After going to many different churches in the area I eventually settled on St. Dunstan’s Episcopal. I knew that I found my home church and that it was going to be all new and different. I sit in the front row pew, so I can record the readings, including mine, and the sermon. It took me awhile to settle into the service routine and style, while finding that there was going to be some things I liked and others I was just going to get along with any way. I was still dealing with the passing of my mother and her no longer being here with us. I realized that life once again had changed, and I needed to follow in the memories of my mother and some of the things she made a regular habit of doing and did for herself and others. I found myself getting involved in the church with taking pictures, helping out with the sound system as needed, becoming a reader, sharpening the pencils, organizing the books in the pews, and counting the proceeds of the collections from the services. I had taken steps to get and be involved more than I originally had imagined. I never wore a cross around my neck, but I was finding a draw to a cross, and realized as I hunted for the right cross, I purchased more than one and that wearing two had additional meaning which included one close to my heart in memory of my mother and still to date, it remains around my neck with the two of them together.
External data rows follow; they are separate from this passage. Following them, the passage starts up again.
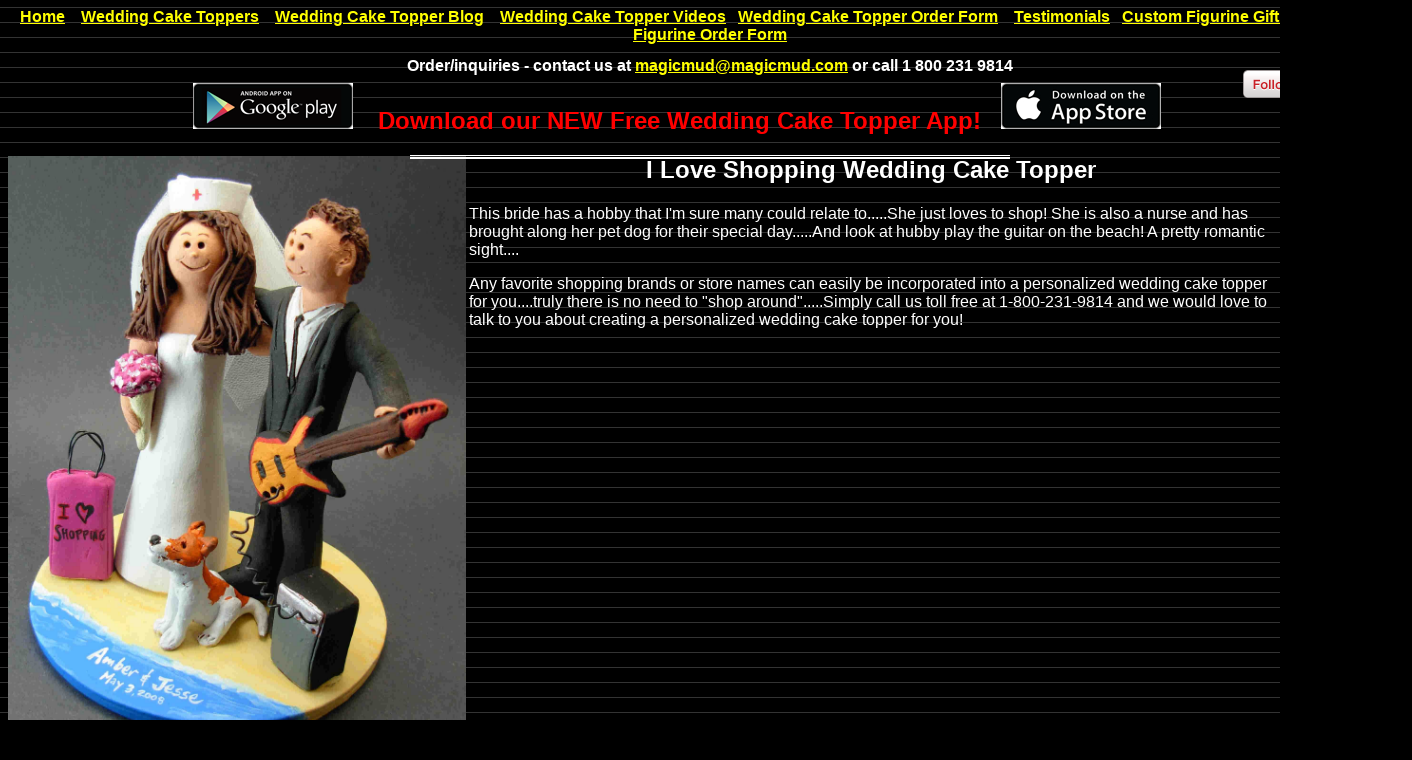

--- FILE ---
content_type: text/html
request_url: https://magicmud.com/I%20Love%20Shopping%20Wedding%20Cake%20Topper.htm
body_size: 2012
content:
<html>

<head>
<title>I Love Shopping Wedding Cake Topper</title>
<meta name="Keywords" content="Shopping bride wedding cake topper,shopaholic,shopaholic bride,nurse,guitar,beach,dog,confessions of a shopaholic,i love shopping bride,">
<meta name="Description" content="I Love Shopping Wedding Cake Topper">
<meta http-equiv="Content-Language" content="en-us">
<meta name="GENERATOR" content="Microsoft FrontPage 5.0">
<meta name="ProgId" content="FrontPage.Editor.Document">
<meta http-equiv="Content-Type" content="text/html; charset=windows-1252">
<meta name="Microsoft Theme" content="copy-of-refined 011, default">
<meta name="Microsoft Border" content="tb, default">
</head>

<body background="_themes/copy-of-refined/refbgd2.gif" bgcolor="#000000" text="#FFFFFF" link="#FFFF00" vlink="#FFCC00" alink="#FF0000"><!--msnavigation--><table border="0" cellpadding="0" cellspacing="0" width="100%"><tr><td><!--mstheme--><font face="Arial">

<div align="center" style="width: 1404; height: 148">
  <p style="margin-top: 0; margin-bottom: 0"><b>
  &nbsp;<font size="2"> </font> <a href="index.html">
  Home</a><font color="#0000FF">&nbsp;&nbsp; &nbsp;</font><a href="Wedding%20photos.htm">Wedding 
  Cake Toppers</a><font color="#0000FF"> &nbsp; &nbsp;</font><a href="http://blog.magicmud.com/">Wedding Cake Topper Blog</a><font color="#0000FF">&nbsp;&nbsp;&nbsp;
  </font>
  <a href="http://blog.magicmud.com/2013/02/videos-of-wedding-cake-toppers-index.html">
  <font color="#FFFF00">Wedding Cake Topper Videos</font></a><font color="#0000FF">&nbsp;&nbsp;
  </font> </b>
  <a href="Order%20Form.htm"><b><font color="#FFFF00">W</font></b></a><b><a href="Order%20Form.htm"><font color="#FFFF00">edding 
  Cake Topper Order Form</font></a><font color="#0000FF">&nbsp;&nbsp;&nbsp;
  </font> 
<a href="customer_testimonials.htm">Testimonials</a>&nbsp;&nbsp; <a href="Figurine%20gift%20gallery%20section.htm">
  Custom Figurine Gift Gallery</a>&nbsp;&nbsp;
  <a href="Custom_figurine_order_form.htm">Custom Figurine Order Form</a></b></p>

<p style="margin-top: 0; margin-bottom: 0" align="center">
&nbsp;</p>

<p style="margin-top: -5; margin-bottom: -5">
<b>Order/inquiries - contact us at <a href="mailto:magicmud@magicmud.com">
<font color="#FFFF00">magicmud@magicmud.com</font></a> 
or call
1 800 231 9814</b></p>

  <p style="margin-top: -5; margin-bottom: -5">

<a href="http://pinterest.com/weddingcaketops/">
<img src="http://passets-ec.pinterest.com/images/about/buttons/follow-me-on-pinterest-button.png" width="169" height="28" alt="Follow Me on Pinterest" align="right" /></a></p>
  <p style="margin-top: -5; margin-bottom: -5">&nbsp;</p>

  <p style="margin-top: 0; margin-bottom: 0"><b><font size="4" color="#FF0000">&nbsp;&nbsp;&nbsp;&nbsp;&nbsp;&nbsp;&nbsp;&nbsp;&nbsp;&nbsp;&nbsp;&nbsp;&nbsp;&nbsp;&nbsp;&nbsp;&nbsp;&nbsp;&nbsp;&nbsp;&nbsp;<a href="https://play.google.com/store/apps/details?id=com.tiny.m79068c3e053445d99ce6c04820421598"><img border="0" src="_borders/badge-android.jpeg" width="160" height="46"></a>&nbsp;&nbsp;&nbsp;&nbsp;&nbsp;</font><font size="5" color="#FF0000">Download 
  our NEW Free Wedding Cake Topper App!</font><font size="4" color="#FF0000"><i>&nbsp;&nbsp;&nbsp;</i>
  <a href="https://itunes.apple.com/us/app/wedding-cake-toppers/id1076531677?ls=1&mt=8">
  <img border="0" src="_borders/badge-iphone.jpg" width="160" height="46"></a></font></b><!--msthemeseparator--><p align="center"><img src="_themes/copy-of-refined/arefrule.gif" width="600" height="10"></p>

  <p>&nbsp;</div>

<!--mstheme--></font></td></tr><!--msnavigation--></table><!--msnavigation--><table dir="ltr" border="0" cellpadding="0" cellspacing="0" width="100%"><tr><!--msnavigation--><td valign="top"><!--mstheme--><font face="Arial">

<h1 align="center">
<img border="0" src="I%20Love%20Shopping%20Wedding%20Cake%20Topper.jpeg" width="458" height="594" align="left" alt="I Love Shopping Wedding Cake Topper">
<font size="5">I Love Shopping Wedding Cake Topper</font></h1>
<p align="left">This bride has a hobby that I'm sure many could relate 
to.....She just loves to shop! She is also a nurse and has brought along her pet 
dog for their special day.....And look at hubby play the guitar on the beach! A 
pretty romantic sight....</p>

<p align="left"></p>

<p align="left">Any favorite shopping brands or store names can easily be 
incorporated into a personalized wedding cake topper for you....truly there is 
no need to &quot;shop around&quot;.....Simply call us toll free at 1-800-231-9814 and we 
would love to talk to you about creating a personalized wedding cake topper for 
you!</p>

<!--mstheme--></font><!--msnavigation--></td></tr><!--msnavigation--></table><!--msnavigation--><table border="0" cellpadding="0" cellspacing="0" width="100%"><tr><td><!--mstheme--><font face="Arial">

<!--msthemeseparator--><p align="center"><img src="_themes/copy-of-refined/arefrule.gif" width="600" height="10"></p>

<p style="margin-top: 0; margin-bottom: 0" align="center"><b>&nbsp;&nbsp;&nbsp;&nbsp;
<font face="Arial">&nbsp;</font><a href="index.html">Home</a><font color="#0000FF">&nbsp;&nbsp;&nbsp;&nbsp;&nbsp; &nbsp;</font><a href="Wedding%20photos.htm">Wedding 
  Cake Toppers</a><font color="#0000FF">&nbsp;&nbsp;&nbsp;&nbsp;&nbsp;&nbsp; 
  &nbsp;</font><a href="http://blog.magicmud.com/">Custom Wedding Cake Topper Blog</a><font color="#0000FF">&nbsp;&nbsp;&nbsp;&nbsp;
</font>
<a href="http://blog.magicmud.com/2013/02/videos-of-wedding-cake-toppers-index.html">
Wedding Cake Topper Videos</a><font color="#0000FF">&nbsp;&nbsp;&nbsp;&nbsp;&nbsp;
</font> </b>
  <a href="Order%20Form.htm"><b>W</b></a><b><a href="Order%20Form.htm">edding 
  Cake Topper Order Form</a><font color="#0000FF">&nbsp;&nbsp;&nbsp;&nbsp;&nbsp;&nbsp;
</font> 
<a href="customer_testimonials.htm">Testimonials</a><font color="#0000FF">&nbsp;&nbsp;&nbsp;&nbsp;&nbsp;&nbsp; </font><a href="Figurine%20gift%20gallery%20section.htm">
Custom-Made Figurine Gift Gallery</a>&nbsp;&nbsp;&nbsp;&nbsp;&nbsp;&nbsp;&nbsp;&nbsp;
  <a href="Custom_figurine_order_form.htm">Custom Figurine Order Form</a></b></p>

<p style="margin-top: 0; margin-bottom: 0" align="center">&nbsp;</p>

<p style="margin-top: 0; margin-bottom: 0" align="center">&nbsp;</p>

<p style="margin-top: 0; margin-bottom: 0" align="center"><b>email your inquiry/order....<a href="mailto:magicmud@magicmud.com">magicmud@magicmud.com</a><font color="#0000FF">
</font> </b></p>
<p style="margin-top: 0; margin-bottom: 0" align="center"><b>Toll free 1 800 
231-9814&nbsp; or&nbsp; 416-964-7229 or 416 993-2977</b></p>

<p align="center" style="margin-top: 0; margin-bottom: 0">All artwork 
© 2014 Magic Mud/Hunter Vaughan </p>

<p align="center" style="margin-top: 0; margin-bottom: 0">&nbsp;Reproductions 
of images and/or finished product is prohibited</p>

<p align="center" style="margin-top: 0; margin-bottom: 0"> 
©2013 Hunter 
Vaughan, All Rights Reserved. No images on this site may be used, in any form, 
without the consent of the artist.</p>

<p align="center" style="margin-top: 0; margin-bottom: 0"> 
&nbsp;</p>

<!--mstheme--></font></td></tr><!--msnavigation--></table></body>

</html>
Now that I have made another move in my life it is once again time to search and find that right place to share my Episcopal values and what I hope is the right church for me to enjoy and continue my life in God. The one thing I always knew is that the “Golden Rule” was a central part of my life and will continue to live my life with that in mind. I do not know what God thinks of me and all that I have done for others, but I know I will continue to do Gods work in making life better for everyone I meet. I have always treated everyone in the same way I would expect them to treat me. I may be naive and gullible but that is because I expect everyone I meet to be good and friendly. God has his hands on my life and I treat everyone if he has the same hands on their life. I think God never left me, even when I lost my spiritual way with him. I have returned and intend to keep him in my heart and all that is expected of me to do.

God knows that the music will be the sounds of joy as we sing about Jesus Christ and God, and the traditional tunes in the hymnal, along with the words will be my greatest draw to church every Sunday. The stories in the readings and sermon may take second place, but still hold a place as a part I now enjoy. God put music in my life and it is the traditional hymns I still hold so dear. Thanks be to God.